La mairie de Jérusalem a donné le feu vert à la construction de nouveaux logements destinés aux colons israéliens dans la partie arabe de la ville. Des familles palestiniennes craignent d'être évincées de leur maison. Pour elles, il s'agit du nouvel épisode d'un feuilleton qui dure depuis 40 ans.

Chaque vendredi, Maya Rotem se rend dans le quartier de Cheikh Jarrah, à Jérusalem-Est, pour manifester. Comme une trentaine de militants - en majorité israéliens - la jeune femme de Tel-Aviv dénonce les nouvelles constructions réservées aux colons israéliens dans la partie arabe de Jérusalem et les évictions de familles palestiniennes qui en découlent.

«Comme personne, comme juive, comme israélienne, j'ai besoin d'être ici et de dire que ces injustices ne se font pas en mon nom», souligne-t-elle.
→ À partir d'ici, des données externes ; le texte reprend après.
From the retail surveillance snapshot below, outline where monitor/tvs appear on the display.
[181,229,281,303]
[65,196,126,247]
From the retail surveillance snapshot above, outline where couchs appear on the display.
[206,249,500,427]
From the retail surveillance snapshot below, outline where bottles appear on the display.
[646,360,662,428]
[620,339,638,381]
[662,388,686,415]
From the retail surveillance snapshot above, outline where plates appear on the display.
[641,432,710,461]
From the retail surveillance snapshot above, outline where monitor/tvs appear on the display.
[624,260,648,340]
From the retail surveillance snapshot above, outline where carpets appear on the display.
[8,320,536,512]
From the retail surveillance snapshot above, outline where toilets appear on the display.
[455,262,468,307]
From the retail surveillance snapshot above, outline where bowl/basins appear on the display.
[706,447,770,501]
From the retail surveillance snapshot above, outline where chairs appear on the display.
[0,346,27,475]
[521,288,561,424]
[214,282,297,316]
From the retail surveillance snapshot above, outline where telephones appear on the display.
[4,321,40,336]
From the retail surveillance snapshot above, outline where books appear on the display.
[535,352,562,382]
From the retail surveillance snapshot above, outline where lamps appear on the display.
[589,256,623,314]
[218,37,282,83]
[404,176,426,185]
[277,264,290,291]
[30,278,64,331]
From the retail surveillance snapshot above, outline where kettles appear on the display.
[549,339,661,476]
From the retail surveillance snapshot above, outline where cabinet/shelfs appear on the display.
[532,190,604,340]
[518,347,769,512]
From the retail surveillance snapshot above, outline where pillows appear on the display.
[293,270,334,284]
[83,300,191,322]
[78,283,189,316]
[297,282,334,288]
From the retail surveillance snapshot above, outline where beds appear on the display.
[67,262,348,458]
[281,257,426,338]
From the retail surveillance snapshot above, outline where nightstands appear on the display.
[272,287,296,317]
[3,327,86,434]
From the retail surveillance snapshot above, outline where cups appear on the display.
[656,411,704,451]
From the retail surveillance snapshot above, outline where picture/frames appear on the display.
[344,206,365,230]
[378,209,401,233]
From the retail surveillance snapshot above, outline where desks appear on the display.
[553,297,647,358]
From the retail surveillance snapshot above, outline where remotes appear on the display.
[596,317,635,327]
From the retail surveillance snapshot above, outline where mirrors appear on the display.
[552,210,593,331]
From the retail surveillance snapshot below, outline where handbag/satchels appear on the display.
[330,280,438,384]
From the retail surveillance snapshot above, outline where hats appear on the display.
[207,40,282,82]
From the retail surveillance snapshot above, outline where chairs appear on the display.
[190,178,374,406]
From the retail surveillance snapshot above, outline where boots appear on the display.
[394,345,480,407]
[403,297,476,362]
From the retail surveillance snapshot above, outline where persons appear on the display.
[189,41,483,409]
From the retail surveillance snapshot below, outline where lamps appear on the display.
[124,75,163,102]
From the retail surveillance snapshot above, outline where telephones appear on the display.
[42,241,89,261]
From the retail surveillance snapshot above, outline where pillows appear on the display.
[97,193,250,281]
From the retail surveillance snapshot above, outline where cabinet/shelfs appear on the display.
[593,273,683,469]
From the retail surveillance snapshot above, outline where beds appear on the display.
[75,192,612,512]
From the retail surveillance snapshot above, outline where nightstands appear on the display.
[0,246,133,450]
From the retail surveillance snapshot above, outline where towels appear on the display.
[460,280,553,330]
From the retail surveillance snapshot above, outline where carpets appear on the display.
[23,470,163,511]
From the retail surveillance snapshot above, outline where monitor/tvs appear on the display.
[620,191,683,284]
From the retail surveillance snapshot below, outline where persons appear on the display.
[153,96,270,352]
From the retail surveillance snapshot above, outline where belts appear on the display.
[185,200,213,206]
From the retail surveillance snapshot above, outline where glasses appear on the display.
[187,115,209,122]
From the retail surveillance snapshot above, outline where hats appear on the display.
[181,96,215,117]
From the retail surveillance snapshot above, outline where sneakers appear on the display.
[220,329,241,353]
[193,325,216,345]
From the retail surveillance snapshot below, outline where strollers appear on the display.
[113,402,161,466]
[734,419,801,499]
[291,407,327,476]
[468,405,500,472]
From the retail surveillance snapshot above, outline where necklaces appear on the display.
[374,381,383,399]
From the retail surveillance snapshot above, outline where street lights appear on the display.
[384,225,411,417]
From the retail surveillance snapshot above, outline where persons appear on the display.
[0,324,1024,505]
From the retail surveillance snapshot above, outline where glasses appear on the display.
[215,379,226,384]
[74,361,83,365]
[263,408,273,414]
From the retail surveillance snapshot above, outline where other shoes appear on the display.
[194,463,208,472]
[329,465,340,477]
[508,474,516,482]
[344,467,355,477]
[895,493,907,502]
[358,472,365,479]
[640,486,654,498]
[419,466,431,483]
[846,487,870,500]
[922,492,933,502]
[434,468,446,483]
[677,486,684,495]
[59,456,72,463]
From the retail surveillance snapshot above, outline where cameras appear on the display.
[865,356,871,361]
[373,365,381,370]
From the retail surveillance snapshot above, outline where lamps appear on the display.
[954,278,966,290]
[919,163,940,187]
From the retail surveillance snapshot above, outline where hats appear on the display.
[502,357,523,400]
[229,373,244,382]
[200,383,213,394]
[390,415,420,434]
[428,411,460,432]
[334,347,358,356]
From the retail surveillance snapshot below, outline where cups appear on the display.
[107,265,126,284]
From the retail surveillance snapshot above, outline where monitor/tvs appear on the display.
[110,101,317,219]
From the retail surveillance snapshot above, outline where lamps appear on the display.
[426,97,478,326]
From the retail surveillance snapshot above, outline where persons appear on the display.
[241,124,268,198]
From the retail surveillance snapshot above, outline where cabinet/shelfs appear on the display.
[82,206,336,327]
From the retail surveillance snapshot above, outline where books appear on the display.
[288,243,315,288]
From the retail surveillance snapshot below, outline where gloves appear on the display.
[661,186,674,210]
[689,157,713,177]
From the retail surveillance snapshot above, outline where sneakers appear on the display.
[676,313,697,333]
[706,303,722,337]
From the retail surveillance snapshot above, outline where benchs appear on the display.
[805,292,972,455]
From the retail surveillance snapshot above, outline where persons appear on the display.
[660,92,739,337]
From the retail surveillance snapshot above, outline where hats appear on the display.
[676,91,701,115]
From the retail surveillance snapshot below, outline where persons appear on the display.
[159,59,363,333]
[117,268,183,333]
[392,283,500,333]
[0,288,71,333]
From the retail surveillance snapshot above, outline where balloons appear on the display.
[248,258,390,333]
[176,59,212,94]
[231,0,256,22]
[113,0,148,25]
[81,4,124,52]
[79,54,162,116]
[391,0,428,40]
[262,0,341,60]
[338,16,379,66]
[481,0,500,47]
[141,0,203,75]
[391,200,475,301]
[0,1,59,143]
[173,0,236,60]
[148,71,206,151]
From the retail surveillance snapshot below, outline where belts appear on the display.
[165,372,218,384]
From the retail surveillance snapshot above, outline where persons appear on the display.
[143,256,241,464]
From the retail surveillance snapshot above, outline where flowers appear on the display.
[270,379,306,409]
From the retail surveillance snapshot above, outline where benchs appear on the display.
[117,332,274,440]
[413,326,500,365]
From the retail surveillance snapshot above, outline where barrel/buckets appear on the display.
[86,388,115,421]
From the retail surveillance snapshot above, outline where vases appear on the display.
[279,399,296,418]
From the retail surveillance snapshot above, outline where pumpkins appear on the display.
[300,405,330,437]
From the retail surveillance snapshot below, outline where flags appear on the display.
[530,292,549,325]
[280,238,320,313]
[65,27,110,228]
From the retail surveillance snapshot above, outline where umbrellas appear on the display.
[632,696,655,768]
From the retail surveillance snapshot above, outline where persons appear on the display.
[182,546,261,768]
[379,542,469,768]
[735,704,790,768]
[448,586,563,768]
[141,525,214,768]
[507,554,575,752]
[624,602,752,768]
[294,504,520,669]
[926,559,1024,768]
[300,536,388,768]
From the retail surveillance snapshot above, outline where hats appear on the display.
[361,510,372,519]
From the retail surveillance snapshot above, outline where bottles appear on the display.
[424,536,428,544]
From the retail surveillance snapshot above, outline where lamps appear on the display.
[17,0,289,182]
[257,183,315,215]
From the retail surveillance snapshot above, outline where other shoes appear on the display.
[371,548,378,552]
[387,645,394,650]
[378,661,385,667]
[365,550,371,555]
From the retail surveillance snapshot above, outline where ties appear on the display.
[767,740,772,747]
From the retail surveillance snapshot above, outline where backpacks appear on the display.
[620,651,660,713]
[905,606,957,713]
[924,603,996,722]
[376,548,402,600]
La mairie de Jérusalem a approuvé il y a deux semaines la construction de 16 logements destinés aux colons israéliens à Cheikh Jarrah, près de la vieille ville. Des militants estiment que la décision implique la démolition de deux maisons, dont l'une abrite trois familles palestiniennes. Les propriétés ont été acquises par un groupe privé d'Israéliens et d'étrangers, représentés par le militant de droite Chaim Silberstein, selon le Jerusalem Post. L'approbation n'est pas encore finale et la construction ne devrait pas commencer avant un an.

Israël a annexé la partie orientale de Jérusalem en 1967. La communauté internationale ne reconnaît pas cette annexion et considère Jérusalem-Est comme un territoire occupé. Aujourd'hui, environ 200 000 Israéliens y vivent, aux côtés de 270 000 Palestiniens.

La France a dénoncé les nouveaux projets de colonisation à Jérusalem-Est, car ils sont «illégaux au regard du droit international» et qu'ils «compromettent la perspective d'un règlement durable du conflit dans lequel Jérusalem est appelé à devenir la capitale de deux États».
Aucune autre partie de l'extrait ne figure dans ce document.